PASSAGE GIVEN:
Ahh, I finally got it to produce good transcription. For some reason, I was running Deepspeech-examples. I guess that’s because they were quick to setup.

However, now I pip installed the deepspeech module, and ran the same files through it, and voila, i’m getting better transcription! Command used: deepspeech --model models/models.pbmm --scorer models/myown.scorer --audio audio.wav.

I am still not sure though what the problem was with those deepspeech-examples?

I also noticed that passing manually downsampled wav files into the tool resulted in poorer performance, as compared to passing the original wav files. Moreover, when speaking directly into my headset microphone, I get poor results. Now, when I speak at a distance from them, I got improved results.

However, the scorer is still not accurate. And it:

sometimes skips over words even though they were clearly spoken.
still confuses quite a few words because they sound similar
produces some erratic transcription (confuses and skips words at the same time)

I will try adjusting the scorer parameters as you said @othiele.

Also, I get these messages:

...
Warning: original sample rate (22050) is different than 16000hz. Resampling might produce erratic speech recognition.

SUPPLIED RECORDS:
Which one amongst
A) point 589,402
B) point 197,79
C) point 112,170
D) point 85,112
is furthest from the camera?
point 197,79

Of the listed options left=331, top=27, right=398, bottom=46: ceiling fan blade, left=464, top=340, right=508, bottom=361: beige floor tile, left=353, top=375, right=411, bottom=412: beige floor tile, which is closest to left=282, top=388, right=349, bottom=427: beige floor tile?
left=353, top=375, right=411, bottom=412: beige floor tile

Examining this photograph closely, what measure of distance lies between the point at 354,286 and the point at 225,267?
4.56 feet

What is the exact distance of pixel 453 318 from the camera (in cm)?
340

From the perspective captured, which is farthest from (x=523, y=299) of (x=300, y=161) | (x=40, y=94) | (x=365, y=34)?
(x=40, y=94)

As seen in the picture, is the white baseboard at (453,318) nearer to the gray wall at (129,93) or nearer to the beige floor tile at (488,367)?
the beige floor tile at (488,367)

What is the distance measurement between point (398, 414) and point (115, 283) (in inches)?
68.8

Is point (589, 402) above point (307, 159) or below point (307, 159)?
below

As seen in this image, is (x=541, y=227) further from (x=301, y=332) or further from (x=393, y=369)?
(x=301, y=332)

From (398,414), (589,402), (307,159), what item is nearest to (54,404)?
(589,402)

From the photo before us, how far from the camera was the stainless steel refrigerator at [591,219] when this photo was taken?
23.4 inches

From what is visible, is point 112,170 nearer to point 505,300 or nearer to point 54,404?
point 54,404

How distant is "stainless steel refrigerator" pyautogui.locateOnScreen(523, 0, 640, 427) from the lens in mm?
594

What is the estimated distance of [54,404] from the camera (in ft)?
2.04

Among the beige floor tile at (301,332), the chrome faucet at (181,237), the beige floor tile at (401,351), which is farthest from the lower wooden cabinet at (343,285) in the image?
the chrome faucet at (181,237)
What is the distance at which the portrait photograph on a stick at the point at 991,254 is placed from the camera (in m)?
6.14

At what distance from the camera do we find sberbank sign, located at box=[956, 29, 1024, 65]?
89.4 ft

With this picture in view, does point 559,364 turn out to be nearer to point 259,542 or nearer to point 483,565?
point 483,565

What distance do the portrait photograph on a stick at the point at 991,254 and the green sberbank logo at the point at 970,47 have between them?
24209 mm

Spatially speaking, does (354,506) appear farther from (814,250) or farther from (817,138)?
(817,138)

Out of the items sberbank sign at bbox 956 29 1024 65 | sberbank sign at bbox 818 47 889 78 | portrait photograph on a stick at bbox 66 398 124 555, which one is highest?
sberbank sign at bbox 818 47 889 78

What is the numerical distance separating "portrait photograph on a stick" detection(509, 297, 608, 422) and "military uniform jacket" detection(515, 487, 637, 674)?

STATED EXERCISE 1: Rewrite the DeepSpeech forum post starting at "I also noticed" and ending at "you said @othiele.", replacing "headset microphone" with "laptop microphone".
STATED EXERCISE 2:
Decide whether each statement agrees with the DeepSpeech forum post. Answer yes or no for each, and quote the words from the post that decide it.
(a) Passing manually downsampled wav files into the tool gave better results than the original files.
(b) The writer got better transcription after pip installing the deepspeech module.
(c) Speaking directly into the headset microphone gave good results.
STATED EXERCISE 3: According to the warning message quoted in the DeepSpeech forum post, what might make the speech recognition erratic, and why?

WRITTEN ANSWER 1:
I also noticed that passing manually downsampled wav files into the tool resulted in poorer performance, as compared to passing the original wav files. Moreover, when speaking directly into my laptop microphone, I get poor results. Now, when I speak at a distance from them, I got improved results.

However, the scorer is still not accurate. And it:

sometimes skips over words even though they were clearly spoken.
still confuses quite a few words because they sound similar
produces some erratic transcription (confuses and skips words at the same time)

I will try adjusting the scorer parameters as you said @othiele.

WRITTEN ANSWER 2:
(a) No: "passing manually downsampled wav files into the tool resulted in poorer performance, as compared to passing the original wav files"
(b) Yes: "now I pip installed the deepspeech module, and ran the same files through it, and voila, i’m getting better transcription!"
(c) No: "when speaking directly into my headset microphone, I get poor results"

WRITTEN ANSWER 3: The warning says the original sample rate (22050) is different from 16000 Hz. It states that resampling might produce erratic speech recognition.